Lending rates will drop; the current situation is short-term – Ghana Association of Banks


The Ghana Banks Association is optimistic that lending rates will drop before the end of 2022.

This is in line with the Bank of Ghana’s forecast that inflation, which is one of the main determinants of interest rates, will decline over the next couple of months.

Inflation soared to 23.6% in April 2022, forcing the Bank of Ghana to adjust its policy rate to 19%. This should help to mop up excess liquidity from circulation and control inflation.

Speaking to Joy Business, Ghana Banking Association Chief Executive Officer John Awuah said the current interest rate hike is temporary and therefore will be short-lived.

” The current situation [rising interest rates] is for the short term. We all know what is happening in the global economy.

“We also believe that much of the inflation that has pushed rates to where they are now is imported inflation; and the circumstances in the world, supply chain constraints, shrinking,” said underlined Mr. Awuah.

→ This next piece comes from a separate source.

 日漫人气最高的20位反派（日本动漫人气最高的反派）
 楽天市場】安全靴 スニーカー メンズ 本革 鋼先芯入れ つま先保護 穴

He further stated, “We are looking at a gradual decline in inflation which should have a positive impact on lending rates. We therefore have every reason to believe that it is temporary even if it is worrying”.

“It’s for the short term, but we believe that by next year we should not follow the current trend,” Awuah added.

Banks cannot to be blamed for increasing interest rate

The Ghana Banking Association has also rejected suggestions to regulate the exchange rate regime in the country.

The Ghana Industries Association, in a recent reaction to high interest rates, hinted that it would meet with the Bank of Ghana to intervene in the market by committing banks to reduce their cost of credit to the private sector.

But in response to industry suggestions to introduce some control, John Awuah argued that such a move would be counterproductive.

“Treasuries in January or February of this year were at 12%. As we speak, it’s at 21%. Ghana’s benchmark rate, which is a combination of the policy rate, the interbank lending rate and the treasury bill rate, was 13.9% in January this year. But it is currently at 20.8%”.

“So it’s not about the banks, it’s the fundamentals driving the rates we’re seeing right now,” Awuah said.